Exercise requirements →
• A. In the Small Wars Journal extract, the students of which course researched and produced the larger body of work?
• B. Write a continuation of the Small Wars Journal extract on the counter-Lord's Resistance Army campaign, picking up after its final sentence.

Page extract →
+ + + +

Small Wars Journal

PSYOP During the Counter - Lords Resistance Army Campaign

Tue, 10/27/2020 - 3:11pm

PSYOP During the Counter - Lords Resistance Army Campaign


By Billy Carter, Isaac Odhiambo, and Jonathan Underwood




About this case study:


This case study is part of a larger body of work researched and produced by the students of the Military Information Support Operations (MISO) Program Design and Assessment Course at Ft. Bragg, NC. This body of work examines conflict scenarios with emphasis on determining the Psychological Operations (PSYOP) efforts and activities employed by the various competitive actors in the area of operations. Each case study follows a basic format of presenting the relevant stakeholders, their goals, and the PSYOP or other influence activities they used to achieve their goals. Each case study examines the PSYOP efforts under the framework of U.S. doctrine concluding with a brief statement of comparison between the historical vignette and current doctrine to offer opinion where current U.S. doctrine has either strengths or weaknesses. The comparison, though based primarily on opinion, is opinion offered by U.S. PSYOP Soldiers and Officers with first-hand experience under contemporary doctrine.

+ + + +

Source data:
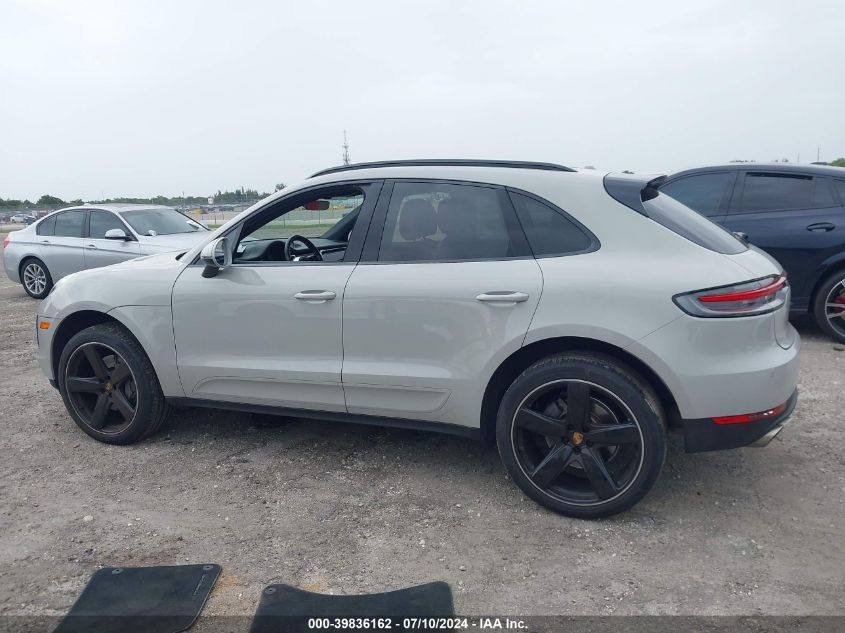 2021 Porsche Macan S VIN: WP1AB2A5XMLB37650 Lot: 39836162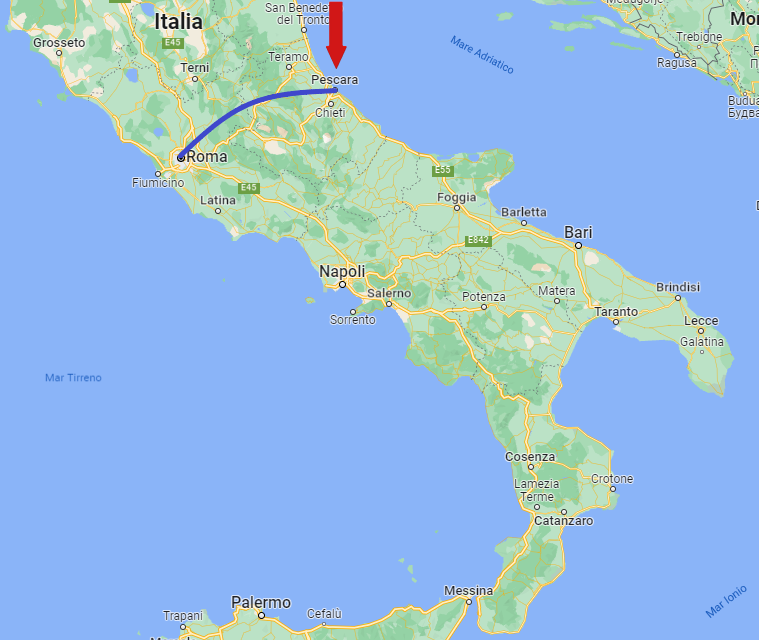 Italia: Consulat itinerant la Pescara în 15-17 iulie 2022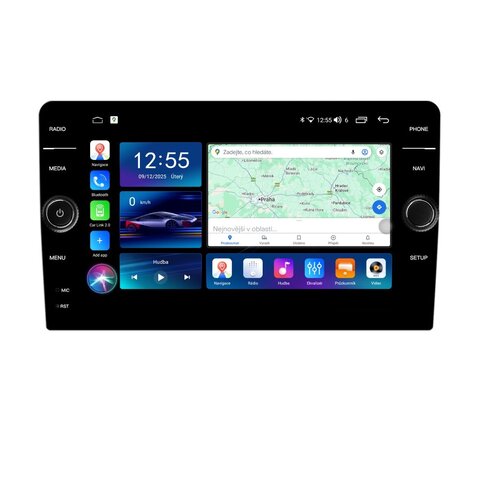 Radionyx 2DIN autorádio RDX86128 Android CHR4857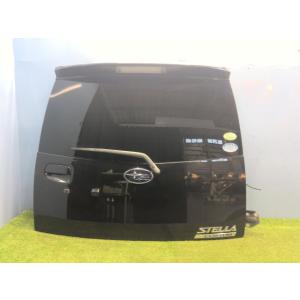 ステラ DBA-LA110F バックドア・リアゲート カスタムRS 4WD X07 AGC M2L2 67005-B2B10 68105-B2240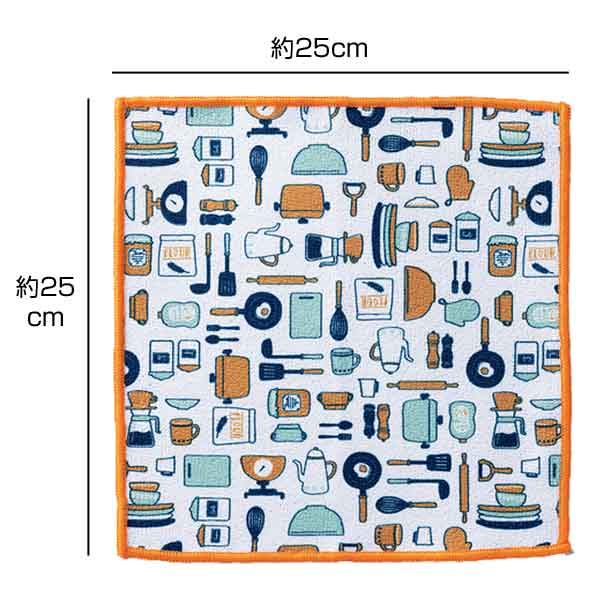 クラシーナ／キッチンクロス＆スポンジセット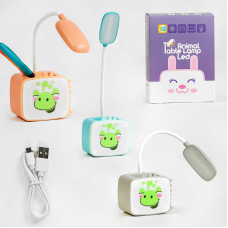 Лампа світлодіодна M 48492 (144) 3 кольори, 2 режими, ВИДАЄТЬСЯ ТІЛЬКИ МІКС ВИДІВ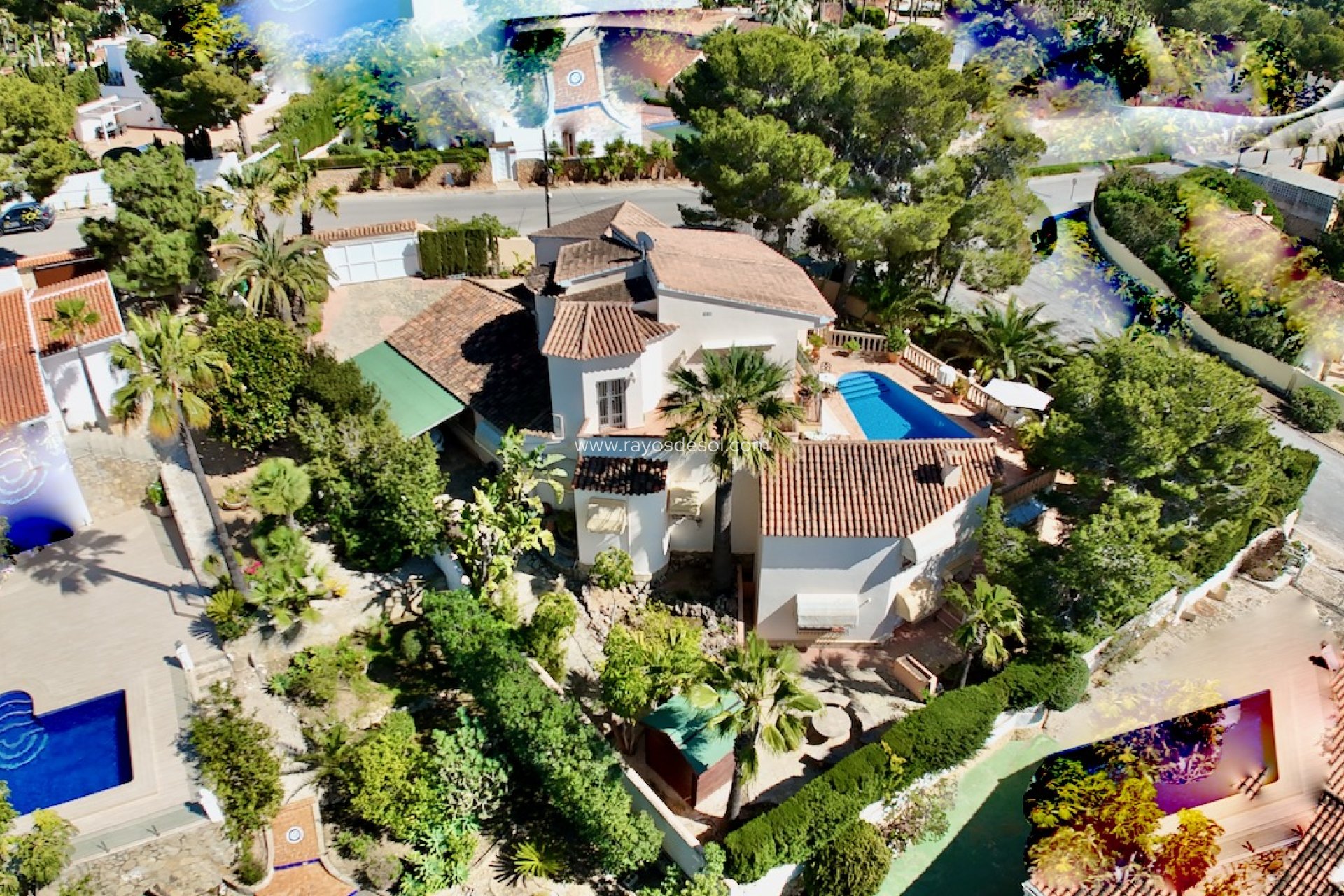 Resale - Villa - Moraira - San Jaime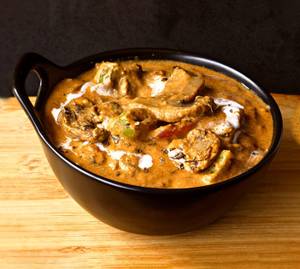 Mushroom Kadhai
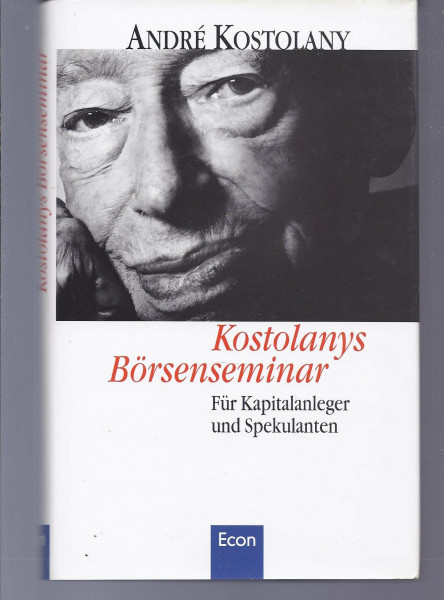 Kostolanys Börsenseminar, Sonderausgabe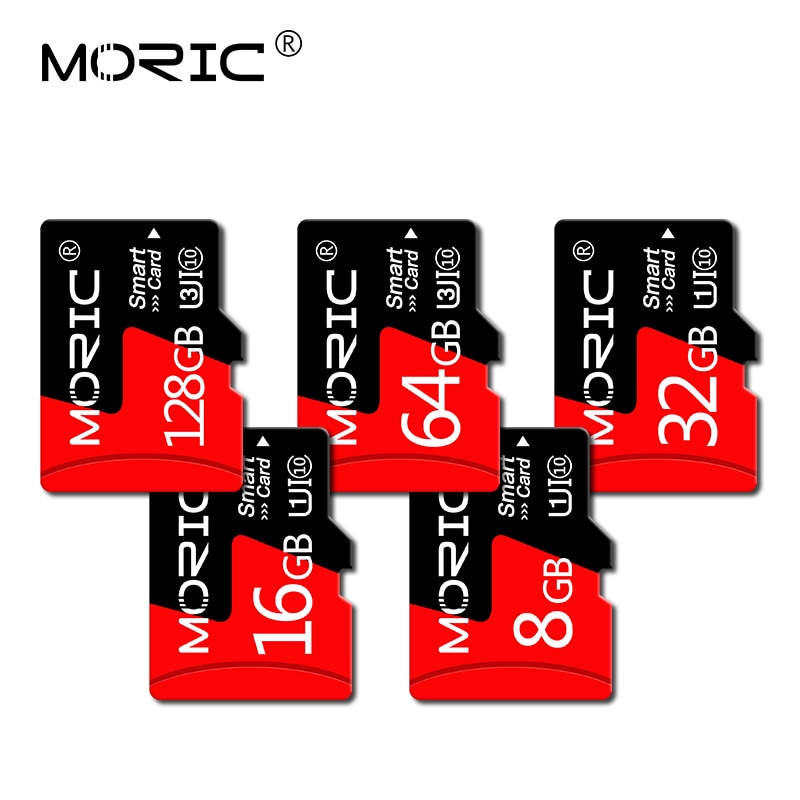 Carte Micro SD TF 16GB 32GB 64GB 128GB classe 10 mémoire Flash carte Microsd 8 16 32 64 128 256 GB pour Smartphone adaptateur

+ + + +

Results for each task →
• A. The Military Information Support Operations (MISO) Program Design and Assessment Course at Ft. Bragg, NC.

• B.
            In 1981, Joseph Kony started down a path of violent insurgency with an ultimate goal of over-throwing the Ugandan government. Kony formed and led the Lord’s Resistance Army (LRA), declared himself a prophet, and sanctioned murder, rape, slavery, forced induction of child soldiers, burning of villages, looting, and other acts of terrorism. The LRA operated with impunity in the ungoverned spaces of central-east Africa and threatened regional stability.



Section I. Introduction

            Imagine working within an environment the size of Texas, where elephant grass grows over six feet tall, the heat index is over 100 degrees Fahrenheit, animals can be threat at any second, and the lack of landing zones for aircraft prohibit quick resupplies. Instead of one state, there is vast ungoverned space with porous borders where governments prohibit the neighboring countries armies to cross over to chase an enemy, an enemy that knows this. Also, instead of an entire battalion of soldiers, you have one Special Forces operational detachment with a subpar partner force looking for a group of armed militia. This describes a portion of the environment in Central Africa and the hunt for Joseph Kony’s Lord’s Resistance Army.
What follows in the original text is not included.